Intel slashed prices on some desktop PC microprocessors by more than half on Thursday, raising the stakes against rival Advanced Micro Devices (AMD), which cut prices earlier this week.
Users should see the price reductions translate into substantially lower prices for powerful desktop PCs in coming months. The microprocessor is the most expensive component inside a PC, and both Intel and AMD have cut prices on some of their most powerful chips.
Intel marked down the price of its Intel Pentium D processor, the 960 that runs at 3.6GHz, to US$316, down 40 percent from $530 in early June, according to a new price list published Thursday on its Web site.
The company also chopped prices on some of its Intel Pentium 4 processors that support hyper-threading technology. It marked down the 3.6GHz version of the processor that has an 800MHz front side bus to $183, down 54 percent, the 3.2GHz model of the chip by 61 percent to $84, and the 3GHz version by 58 percent to $74.

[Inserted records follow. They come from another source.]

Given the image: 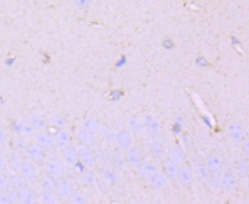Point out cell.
<instances>
[{
	"label": "cell",
	"mask_w": 249,
	"mask_h": 204,
	"mask_svg": "<svg viewBox=\"0 0 249 204\" xmlns=\"http://www.w3.org/2000/svg\"><path fill=\"white\" fill-rule=\"evenodd\" d=\"M19 171L23 177L29 181L34 180L38 175V167L34 162L31 160L23 161Z\"/></svg>",
	"instance_id": "obj_1"
},
{
	"label": "cell",
	"mask_w": 249,
	"mask_h": 204,
	"mask_svg": "<svg viewBox=\"0 0 249 204\" xmlns=\"http://www.w3.org/2000/svg\"><path fill=\"white\" fill-rule=\"evenodd\" d=\"M55 191L58 196L67 198L74 192V186L70 180L67 179H60L55 184Z\"/></svg>",
	"instance_id": "obj_2"
},
{
	"label": "cell",
	"mask_w": 249,
	"mask_h": 204,
	"mask_svg": "<svg viewBox=\"0 0 249 204\" xmlns=\"http://www.w3.org/2000/svg\"><path fill=\"white\" fill-rule=\"evenodd\" d=\"M46 171L48 176L53 179L57 180L61 178L64 172V168L61 162L57 159H51L46 164Z\"/></svg>",
	"instance_id": "obj_3"
},
{
	"label": "cell",
	"mask_w": 249,
	"mask_h": 204,
	"mask_svg": "<svg viewBox=\"0 0 249 204\" xmlns=\"http://www.w3.org/2000/svg\"><path fill=\"white\" fill-rule=\"evenodd\" d=\"M30 158L36 163H43L45 160L46 155L44 152V148L39 145L38 144H31L27 148Z\"/></svg>",
	"instance_id": "obj_4"
},
{
	"label": "cell",
	"mask_w": 249,
	"mask_h": 204,
	"mask_svg": "<svg viewBox=\"0 0 249 204\" xmlns=\"http://www.w3.org/2000/svg\"><path fill=\"white\" fill-rule=\"evenodd\" d=\"M36 143L44 148H51L55 144L53 136L46 132H40L35 135Z\"/></svg>",
	"instance_id": "obj_5"
},
{
	"label": "cell",
	"mask_w": 249,
	"mask_h": 204,
	"mask_svg": "<svg viewBox=\"0 0 249 204\" xmlns=\"http://www.w3.org/2000/svg\"><path fill=\"white\" fill-rule=\"evenodd\" d=\"M78 139L85 147L91 148L95 145L96 139L93 133L87 129H82L78 133Z\"/></svg>",
	"instance_id": "obj_6"
},
{
	"label": "cell",
	"mask_w": 249,
	"mask_h": 204,
	"mask_svg": "<svg viewBox=\"0 0 249 204\" xmlns=\"http://www.w3.org/2000/svg\"><path fill=\"white\" fill-rule=\"evenodd\" d=\"M228 134L234 141L240 142L244 139V131L241 125L234 123L230 125L228 127Z\"/></svg>",
	"instance_id": "obj_7"
},
{
	"label": "cell",
	"mask_w": 249,
	"mask_h": 204,
	"mask_svg": "<svg viewBox=\"0 0 249 204\" xmlns=\"http://www.w3.org/2000/svg\"><path fill=\"white\" fill-rule=\"evenodd\" d=\"M61 155H62L63 159L67 163L74 164L77 160L78 152L73 147L67 145L65 147H63V149L61 150Z\"/></svg>",
	"instance_id": "obj_8"
},
{
	"label": "cell",
	"mask_w": 249,
	"mask_h": 204,
	"mask_svg": "<svg viewBox=\"0 0 249 204\" xmlns=\"http://www.w3.org/2000/svg\"><path fill=\"white\" fill-rule=\"evenodd\" d=\"M208 169L214 174L220 173L222 167V164L220 159L215 155H210L207 158Z\"/></svg>",
	"instance_id": "obj_9"
},
{
	"label": "cell",
	"mask_w": 249,
	"mask_h": 204,
	"mask_svg": "<svg viewBox=\"0 0 249 204\" xmlns=\"http://www.w3.org/2000/svg\"><path fill=\"white\" fill-rule=\"evenodd\" d=\"M78 156L81 159L82 162L87 166H91L94 163V156L91 151L87 147L80 148L78 150Z\"/></svg>",
	"instance_id": "obj_10"
},
{
	"label": "cell",
	"mask_w": 249,
	"mask_h": 204,
	"mask_svg": "<svg viewBox=\"0 0 249 204\" xmlns=\"http://www.w3.org/2000/svg\"><path fill=\"white\" fill-rule=\"evenodd\" d=\"M221 184L225 190L231 191L235 188L237 183L232 174L230 173H224L221 176Z\"/></svg>",
	"instance_id": "obj_11"
},
{
	"label": "cell",
	"mask_w": 249,
	"mask_h": 204,
	"mask_svg": "<svg viewBox=\"0 0 249 204\" xmlns=\"http://www.w3.org/2000/svg\"><path fill=\"white\" fill-rule=\"evenodd\" d=\"M141 155L140 151L136 148H129L127 151V160L132 166H138L140 164Z\"/></svg>",
	"instance_id": "obj_12"
},
{
	"label": "cell",
	"mask_w": 249,
	"mask_h": 204,
	"mask_svg": "<svg viewBox=\"0 0 249 204\" xmlns=\"http://www.w3.org/2000/svg\"><path fill=\"white\" fill-rule=\"evenodd\" d=\"M19 198L25 204H33L36 201L34 192L26 187L20 188Z\"/></svg>",
	"instance_id": "obj_13"
},
{
	"label": "cell",
	"mask_w": 249,
	"mask_h": 204,
	"mask_svg": "<svg viewBox=\"0 0 249 204\" xmlns=\"http://www.w3.org/2000/svg\"><path fill=\"white\" fill-rule=\"evenodd\" d=\"M54 141L61 147H65L68 145L70 141V135L65 129H59L54 136Z\"/></svg>",
	"instance_id": "obj_14"
},
{
	"label": "cell",
	"mask_w": 249,
	"mask_h": 204,
	"mask_svg": "<svg viewBox=\"0 0 249 204\" xmlns=\"http://www.w3.org/2000/svg\"><path fill=\"white\" fill-rule=\"evenodd\" d=\"M168 156H169V158L170 159L171 161L176 164L182 163L184 160L183 153L180 148L177 147L171 148L168 152Z\"/></svg>",
	"instance_id": "obj_15"
},
{
	"label": "cell",
	"mask_w": 249,
	"mask_h": 204,
	"mask_svg": "<svg viewBox=\"0 0 249 204\" xmlns=\"http://www.w3.org/2000/svg\"><path fill=\"white\" fill-rule=\"evenodd\" d=\"M149 180L152 186L156 189H162L166 184L165 177L161 174L156 173V171L149 178Z\"/></svg>",
	"instance_id": "obj_16"
},
{
	"label": "cell",
	"mask_w": 249,
	"mask_h": 204,
	"mask_svg": "<svg viewBox=\"0 0 249 204\" xmlns=\"http://www.w3.org/2000/svg\"><path fill=\"white\" fill-rule=\"evenodd\" d=\"M156 172V168L150 162H143L139 164V173L143 177L149 179Z\"/></svg>",
	"instance_id": "obj_17"
},
{
	"label": "cell",
	"mask_w": 249,
	"mask_h": 204,
	"mask_svg": "<svg viewBox=\"0 0 249 204\" xmlns=\"http://www.w3.org/2000/svg\"><path fill=\"white\" fill-rule=\"evenodd\" d=\"M117 142L122 148L128 149L131 147L133 140L126 132H121L117 135Z\"/></svg>",
	"instance_id": "obj_18"
},
{
	"label": "cell",
	"mask_w": 249,
	"mask_h": 204,
	"mask_svg": "<svg viewBox=\"0 0 249 204\" xmlns=\"http://www.w3.org/2000/svg\"><path fill=\"white\" fill-rule=\"evenodd\" d=\"M28 123L32 126L34 129H41L45 127V120L38 114H32L28 117Z\"/></svg>",
	"instance_id": "obj_19"
},
{
	"label": "cell",
	"mask_w": 249,
	"mask_h": 204,
	"mask_svg": "<svg viewBox=\"0 0 249 204\" xmlns=\"http://www.w3.org/2000/svg\"><path fill=\"white\" fill-rule=\"evenodd\" d=\"M41 199L44 203L57 204L59 202L58 195L51 190H44L41 194Z\"/></svg>",
	"instance_id": "obj_20"
},
{
	"label": "cell",
	"mask_w": 249,
	"mask_h": 204,
	"mask_svg": "<svg viewBox=\"0 0 249 204\" xmlns=\"http://www.w3.org/2000/svg\"><path fill=\"white\" fill-rule=\"evenodd\" d=\"M178 177L179 178L180 181L182 182L183 184L188 185L189 184L192 180V174L188 167H182L179 169Z\"/></svg>",
	"instance_id": "obj_21"
},
{
	"label": "cell",
	"mask_w": 249,
	"mask_h": 204,
	"mask_svg": "<svg viewBox=\"0 0 249 204\" xmlns=\"http://www.w3.org/2000/svg\"><path fill=\"white\" fill-rule=\"evenodd\" d=\"M165 172L169 179L175 180L178 177V174H179V168L177 167L176 164L171 161L165 166Z\"/></svg>",
	"instance_id": "obj_22"
},
{
	"label": "cell",
	"mask_w": 249,
	"mask_h": 204,
	"mask_svg": "<svg viewBox=\"0 0 249 204\" xmlns=\"http://www.w3.org/2000/svg\"><path fill=\"white\" fill-rule=\"evenodd\" d=\"M151 152L152 155L156 158H162L165 155V149L164 146L161 142H154L151 146Z\"/></svg>",
	"instance_id": "obj_23"
},
{
	"label": "cell",
	"mask_w": 249,
	"mask_h": 204,
	"mask_svg": "<svg viewBox=\"0 0 249 204\" xmlns=\"http://www.w3.org/2000/svg\"><path fill=\"white\" fill-rule=\"evenodd\" d=\"M22 161H23L21 158V155L18 152H13L10 156V163H11V167L15 170H20Z\"/></svg>",
	"instance_id": "obj_24"
},
{
	"label": "cell",
	"mask_w": 249,
	"mask_h": 204,
	"mask_svg": "<svg viewBox=\"0 0 249 204\" xmlns=\"http://www.w3.org/2000/svg\"><path fill=\"white\" fill-rule=\"evenodd\" d=\"M145 125H146L148 130L152 132H157L158 128H159V124H158L156 119H154L153 118L150 117V116H149L145 119Z\"/></svg>",
	"instance_id": "obj_25"
},
{
	"label": "cell",
	"mask_w": 249,
	"mask_h": 204,
	"mask_svg": "<svg viewBox=\"0 0 249 204\" xmlns=\"http://www.w3.org/2000/svg\"><path fill=\"white\" fill-rule=\"evenodd\" d=\"M68 198L71 203L83 204L85 202V197L84 195L79 192H74Z\"/></svg>",
	"instance_id": "obj_26"
},
{
	"label": "cell",
	"mask_w": 249,
	"mask_h": 204,
	"mask_svg": "<svg viewBox=\"0 0 249 204\" xmlns=\"http://www.w3.org/2000/svg\"><path fill=\"white\" fill-rule=\"evenodd\" d=\"M84 126L85 129L90 131L93 133L98 130V123L93 119H85L84 122Z\"/></svg>",
	"instance_id": "obj_27"
},
{
	"label": "cell",
	"mask_w": 249,
	"mask_h": 204,
	"mask_svg": "<svg viewBox=\"0 0 249 204\" xmlns=\"http://www.w3.org/2000/svg\"><path fill=\"white\" fill-rule=\"evenodd\" d=\"M14 145H15V148L20 151H23L27 150L28 148V144H27L26 141L23 138L17 137L14 139Z\"/></svg>",
	"instance_id": "obj_28"
},
{
	"label": "cell",
	"mask_w": 249,
	"mask_h": 204,
	"mask_svg": "<svg viewBox=\"0 0 249 204\" xmlns=\"http://www.w3.org/2000/svg\"><path fill=\"white\" fill-rule=\"evenodd\" d=\"M129 128L132 132L134 134H139L142 132V125L136 119H131L129 122Z\"/></svg>",
	"instance_id": "obj_29"
},
{
	"label": "cell",
	"mask_w": 249,
	"mask_h": 204,
	"mask_svg": "<svg viewBox=\"0 0 249 204\" xmlns=\"http://www.w3.org/2000/svg\"><path fill=\"white\" fill-rule=\"evenodd\" d=\"M54 179H53L50 176L44 177L42 179V186H44V189L51 190L55 189L56 183H54Z\"/></svg>",
	"instance_id": "obj_30"
},
{
	"label": "cell",
	"mask_w": 249,
	"mask_h": 204,
	"mask_svg": "<svg viewBox=\"0 0 249 204\" xmlns=\"http://www.w3.org/2000/svg\"><path fill=\"white\" fill-rule=\"evenodd\" d=\"M9 183L13 186L16 188H21L23 187L24 185V180L21 177L18 176V175H12L9 177Z\"/></svg>",
	"instance_id": "obj_31"
},
{
	"label": "cell",
	"mask_w": 249,
	"mask_h": 204,
	"mask_svg": "<svg viewBox=\"0 0 249 204\" xmlns=\"http://www.w3.org/2000/svg\"><path fill=\"white\" fill-rule=\"evenodd\" d=\"M112 162H113V167H114L116 169H117V170L122 171L123 170V168L125 167L124 161H123V159L120 156H119V155H115L114 157L113 158Z\"/></svg>",
	"instance_id": "obj_32"
},
{
	"label": "cell",
	"mask_w": 249,
	"mask_h": 204,
	"mask_svg": "<svg viewBox=\"0 0 249 204\" xmlns=\"http://www.w3.org/2000/svg\"><path fill=\"white\" fill-rule=\"evenodd\" d=\"M9 180L5 175L0 173V191H6L9 186Z\"/></svg>",
	"instance_id": "obj_33"
},
{
	"label": "cell",
	"mask_w": 249,
	"mask_h": 204,
	"mask_svg": "<svg viewBox=\"0 0 249 204\" xmlns=\"http://www.w3.org/2000/svg\"><path fill=\"white\" fill-rule=\"evenodd\" d=\"M13 199L11 195L5 193V191H0V204L11 203Z\"/></svg>",
	"instance_id": "obj_34"
},
{
	"label": "cell",
	"mask_w": 249,
	"mask_h": 204,
	"mask_svg": "<svg viewBox=\"0 0 249 204\" xmlns=\"http://www.w3.org/2000/svg\"><path fill=\"white\" fill-rule=\"evenodd\" d=\"M82 177H83V180L84 181L87 183H89V184L93 183V181H94V176L90 171H86L85 173L83 174Z\"/></svg>",
	"instance_id": "obj_35"
},
{
	"label": "cell",
	"mask_w": 249,
	"mask_h": 204,
	"mask_svg": "<svg viewBox=\"0 0 249 204\" xmlns=\"http://www.w3.org/2000/svg\"><path fill=\"white\" fill-rule=\"evenodd\" d=\"M247 172H248V167H247V165L245 163H241L239 164V167H238V173L240 174L241 177H247Z\"/></svg>",
	"instance_id": "obj_36"
},
{
	"label": "cell",
	"mask_w": 249,
	"mask_h": 204,
	"mask_svg": "<svg viewBox=\"0 0 249 204\" xmlns=\"http://www.w3.org/2000/svg\"><path fill=\"white\" fill-rule=\"evenodd\" d=\"M51 123L52 124L55 125V126H58V127H61V126H64V119H62L61 117H59V116H54L51 119Z\"/></svg>",
	"instance_id": "obj_37"
},
{
	"label": "cell",
	"mask_w": 249,
	"mask_h": 204,
	"mask_svg": "<svg viewBox=\"0 0 249 204\" xmlns=\"http://www.w3.org/2000/svg\"><path fill=\"white\" fill-rule=\"evenodd\" d=\"M7 139H8V136H7V133L3 129L0 128V145H4L6 143Z\"/></svg>",
	"instance_id": "obj_38"
},
{
	"label": "cell",
	"mask_w": 249,
	"mask_h": 204,
	"mask_svg": "<svg viewBox=\"0 0 249 204\" xmlns=\"http://www.w3.org/2000/svg\"><path fill=\"white\" fill-rule=\"evenodd\" d=\"M5 167H6V161L3 155L0 153V171L5 170Z\"/></svg>",
	"instance_id": "obj_39"
},
{
	"label": "cell",
	"mask_w": 249,
	"mask_h": 204,
	"mask_svg": "<svg viewBox=\"0 0 249 204\" xmlns=\"http://www.w3.org/2000/svg\"><path fill=\"white\" fill-rule=\"evenodd\" d=\"M198 172H199V174L201 175V177L202 178H207L208 176V170H207L205 167H204L201 166L198 169Z\"/></svg>",
	"instance_id": "obj_40"
},
{
	"label": "cell",
	"mask_w": 249,
	"mask_h": 204,
	"mask_svg": "<svg viewBox=\"0 0 249 204\" xmlns=\"http://www.w3.org/2000/svg\"><path fill=\"white\" fill-rule=\"evenodd\" d=\"M80 4L81 5H84L86 4V0H80Z\"/></svg>",
	"instance_id": "obj_41"
}]
</instances>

Intel also cut prices on some laptop processors, but none by more than 1 percent. Prices of server and workstation processors remained unchanged.
On Monday, AMD pared prices on a number of its desktop chips and some laptops. It cut the price of its dual-core Athlon 64 X2 5000+ to US$301 from $696 in May. It also cut the price of the Athlon 64 X2 4600+ by 57 percent to $240 from $558.
Price competition is the latest weapon the two companies have turned to in their fight for microprocessor market share. AMD has gained on Intel over the past few quarters due to the launch of some advanced processors, but Intel has come back recently with new offerings of its own.
The world’s largest chip maker on Thursday
unveiled what’s been billed as its most significant new processor launch in over a decade, the new Core 2 Duo processor lineup. The 10 new chips Intel will offer should start showing up in systems in coming months, starting with desktops in early August.